Um dado histórico, contudo, pouco foi enfrentado desde então: a efetiva participação da sociedade civil no apoio e sustentação do golpe, auferindo os resultados benéficos – para esta parcela – de suas consequências. Durante certo tempo, havia a clara impressão de que os militares, contra tudo e todos, teriam usurpado o Estado e nele se incrustado como mandatários de si mesmos para tocar os seus projetos. Pouca importância se deu ao comprometimento civil na preparação e execução do golpe, decerto pela conveniência dos que pretendiam alhear-se daquela ruptura violenta do regime democrático. Em verdade, no entanto, a aparição das Forças Armadas se fez como na expressão Deus ex machina, surgindo para desemaranhar uma trama. E não seria nenhuma novidade sua participação política na vida nacional, presente desde a proclamação da República, passando pela Revolução de 1930, pelas tramas para derrubar Getúlio Vargas, os ensaios golpistas contra Juscelino Kubitschek e tantas outras passagens.

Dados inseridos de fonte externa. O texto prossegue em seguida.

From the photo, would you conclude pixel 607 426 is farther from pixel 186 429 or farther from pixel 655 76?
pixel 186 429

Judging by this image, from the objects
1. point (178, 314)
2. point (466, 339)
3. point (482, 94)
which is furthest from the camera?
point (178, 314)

Hoje, felizmente para o resgate histórico, já há a tendência de se fixar a aliança civil-militar como fio condutor do golpe de 1964. Nesse contexto, pode-se tratar abertamente do amparo que o movimento recebeu de figuras que, mais tarde, rebelaram-se contra o autoritarismo e até tiveram preeminência na luta pelo restabelecimento da democracia. JK, Ulysses Guimarães, Carlos Lacerda, a Igreja católica, vastos setores da mídia e muitos outros líderes civis, pertencentes à classe média e às elites, em coerência classista aplaudiram o golpe justamente porque foi praticado por um segmento que a esta classe se subordinava e cuja intenção era barrar as reformas que a contrariavam.
 
A complexidade do fato histórico reclama estudos e mais estudos, para que cada passo verificado a partir de abril de 1964 seja compreendido com rigor e transparência. É certo que os desígnios iniciais – a bandeira dos golpistas era combater a corrupção e defender a democracia – foram dialeticamente se desmascarando. Da mesma forma, as forças inicialmente envolvidas, civis e militares, foram sendo substituídas conforme o projeto econômico/político se ajustava às novas propostas e circunstâncias.
 
Nessa correlação de forças, medida entre o poder e a sociedade, inicia-se um processo de enfrentamento que leva o regime a se desviar do autoritarismo apenas – histórico na política brasileira – para uma compleição fascistizante. Chega-se a 1968 com o evidente embate entre as forças vencidas de 1964, acrescidas de uma juventude inspirada por acontecimentos mundiais de lutas libertárias de vários matizes, e o regime. Instala-se o terror do AI-5 e dos porões. Supressão das liberdades, prisões, torturas, mortes e desaparecimentos, eis o saldo macabro. As marcas, como nos traumas individuais, estão até hoje visíveis no corpo e na alma da nação.
 
Há uma lição a ser tomada. O golpe civil-militar de 1964 não foi uma invenção extraordinária das Forças Armadas. Importa que o debate em torno do tema não cesse nunca, com a compreensão da existência dessa aliança civil-militar para impor ao Brasil um regime perverso. As últimas investigações da Comissão Nacional da Verdade nos revelam também a aliança financeira de grupos civis, inclusive empresas, com segmentos terroristas das Forças Armadas que operaram DOI-Codis, Cenimar, Cisa e outros centros de tortura. Muito ainda está por surgir, jogando mais luzes sobre a história.

Avancemos, portanto, na pesquisa, façamos debates em nossas entidades – a OAB, no particular, tem muito a contribuir –, levemos aos jovens os fatos e as suas múltiplas possibilidades de interpretação. É uma das formas de não se permitir que o passado, como prevenia Hobsbawm, seja inventado, controlado pelo presente, e que a história não seja alterada “para servir aos interesses de alguns poucos grupos”.